--- Matéria ---
——————

Dados divulgados pela CPT (Comissão Pastoral da Terra) relativos ao primeiro semestre de 2024 indicam crescimento de disputas nas áreas conhecidas como Amacro, Matopiba e Amazônia Legal, fronteiras do agronegócio. Explosão de casos de contaminação por agrotóxicos no Maranhão chama a atenção
Pulverização aérea de agrotóxicos tem causado aumento de casos de contaminação no Maranhão (Foto: Reprodução/Academia do Agronegócio)
Por Igor Ojeda para a Repórter Brasil
Os conflitos de terra se acirraram durante o primeiro semestre de 2024 em regiões do Brasil onde o agronegócio tem avançado, revelam dados divulgados nesta segunda-feira (2) pela CPT (Comissão Pastoral da Terra).

——————

Trecho de um arquivo de dados
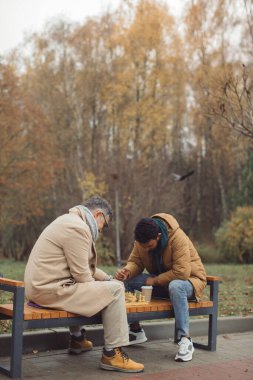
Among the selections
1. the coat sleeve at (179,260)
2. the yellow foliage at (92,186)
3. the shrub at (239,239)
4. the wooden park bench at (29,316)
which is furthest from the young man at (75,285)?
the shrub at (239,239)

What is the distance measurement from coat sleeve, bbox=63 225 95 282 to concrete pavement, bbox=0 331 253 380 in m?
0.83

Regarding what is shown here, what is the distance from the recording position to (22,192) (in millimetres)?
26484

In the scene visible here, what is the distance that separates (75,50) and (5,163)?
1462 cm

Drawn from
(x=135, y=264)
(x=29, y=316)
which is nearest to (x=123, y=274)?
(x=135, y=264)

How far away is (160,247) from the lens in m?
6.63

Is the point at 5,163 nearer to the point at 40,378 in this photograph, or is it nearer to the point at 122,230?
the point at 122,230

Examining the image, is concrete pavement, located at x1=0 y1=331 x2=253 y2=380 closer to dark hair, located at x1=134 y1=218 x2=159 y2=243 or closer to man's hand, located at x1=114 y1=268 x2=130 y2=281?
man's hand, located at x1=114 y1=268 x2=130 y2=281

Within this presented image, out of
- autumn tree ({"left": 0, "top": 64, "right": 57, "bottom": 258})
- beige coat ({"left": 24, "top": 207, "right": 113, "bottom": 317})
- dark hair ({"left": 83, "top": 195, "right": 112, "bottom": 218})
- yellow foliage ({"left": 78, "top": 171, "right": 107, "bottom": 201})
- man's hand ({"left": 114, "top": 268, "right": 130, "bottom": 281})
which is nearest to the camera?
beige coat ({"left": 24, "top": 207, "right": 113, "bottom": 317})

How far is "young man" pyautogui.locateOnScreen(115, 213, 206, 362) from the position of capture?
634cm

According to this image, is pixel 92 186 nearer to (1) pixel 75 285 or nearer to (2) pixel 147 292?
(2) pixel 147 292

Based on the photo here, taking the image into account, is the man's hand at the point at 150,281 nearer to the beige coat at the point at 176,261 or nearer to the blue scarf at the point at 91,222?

——————

--- Tarefas a fazer ---
A) Nas linhas de dados, troque "yellow foliage" por "autumn leaves" no trecho que vai de "Within this presented image, out of" até a última linha, e reproduza só esse trecho, com todo o resto inalterado.
B) Continue a matéria sobre os conflitos de terra a partir da última frase apresentada.
A matéria e as linhas de dados foram tiradas de fontes diferentes.

--- Respostas por tarefa ---
A)
Within this presented image, out of
- autumn tree ({"left": 0, "top": 64, "right": 57, "bottom": 258})
- beige coat ({"left": 24, "top": 207, "right": 113, "bottom": 317})
- dark hair ({"left": 83, "top": 195, "right": 112, "bottom": 218})
- autumn leaves ({"left": 78, "top": 171, "right": 107, "bottom": 201})
- man's hand ({"left": 114, "top": 268, "right": 130, "bottom": 281})
which is nearest to the camera?
beige coat ({"left": 24, "top": 207, "right": 113, "bottom": 317})

How far is "young man" pyautogui.locateOnScreen(115, 213, 206, 362) from the position of capture?
634cm

According to this image, is pixel 92 186 nearer to (1) pixel 75 285 or nearer to (2) pixel 147 292?
(2) pixel 147 292

Based on the photo here, taking the image into account, is the man's hand at the point at 150,281 nearer to the beige coat at the point at 176,261 or nearer to the blue scarf at the point at 91,222?

B)
O levantamento aponta queda no número total de conflitos em relação ao mesmo período de 2023, mas aumento de disputas no campo na Amazônia Legal e nas áreas conhecidas como Amacro – que abrange 45 milhões de hectares na divisa entre o Amazonas, Acre e Rondônia – e Matopiba – que se estende por territórios dos estados do Maranhão, Tocantins, Piauí e Bahia. São regiões marcadas pela expansão do agronegócio nas últimas décadas.
Segundo os dados parciais levantados pela CPT, entidade vinculada à CNBB (Conferência Nacional dos Bispos do Brasil), foram 1.056 ocorrências de conflitos no campo entre janeiro e junho de 2024, uma queda de 6% em relação às 1.127 registradas no primeiro semestre do ano anterior.
No entanto, o índice deste ano é o segundo maior desde 2015. Do total de ocorrências em 2024, foram 872 conflitos por terra, 125 conflitos por água e 59 casos de trabalho escravo.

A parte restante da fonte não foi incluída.